Below are the answers to your four questions. I'm afraid some of the things you want to do are not possible in the standard library, unless you want to parse the docstrings yourself.
(1) BTW, what's dir(function) call?
If I understand this question correctly, I believe the docs answer that question here:
If the object has a method named __dir__(), this method will be called
and must return the list of attributes. This allows objects that
implement a custom __getattr__() or __getattribute__() function to
customize the way dir() reports their attributes.
If the object does not provide __dir__(), the function tries its best
to gather information from the object’s __dict__ attribute, if
defined, and from its type object.
(2) How do I know what parameters is necessary to call the function?
The best way is to use inspect:
>>> from nltk import pos_tag
>>> from inspect import getargspec
>>> getargspec(pos_tag)
ArgSpec(args=['tokens'], varargs=None, keywords=None, defaults=None) # a named tuple
>>> getargspec(pos_tag).args
['tokens']
(3) If a docstring is available for the function is there a way to
know what is the parameter type that the function is expecting for a
specific parameter?

========

Requirements —
Copy the stretch of the Python introspection answer from "If I understand" through "reports their attributes." word for word.

Raw data —
========

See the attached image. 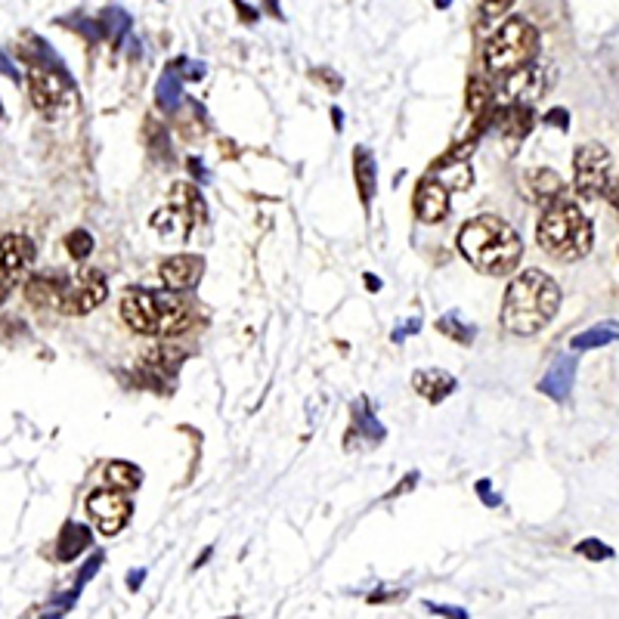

========

Exercise answer —
If I understand this question correctly, I believe the docs answer that question here:
If the object has a method named __dir__(), this method will be called
and must return the list of attributes. This allows objects that
implement a custom __getattr__() or __getattribute__() function to
customize the way dir() reports their attributes.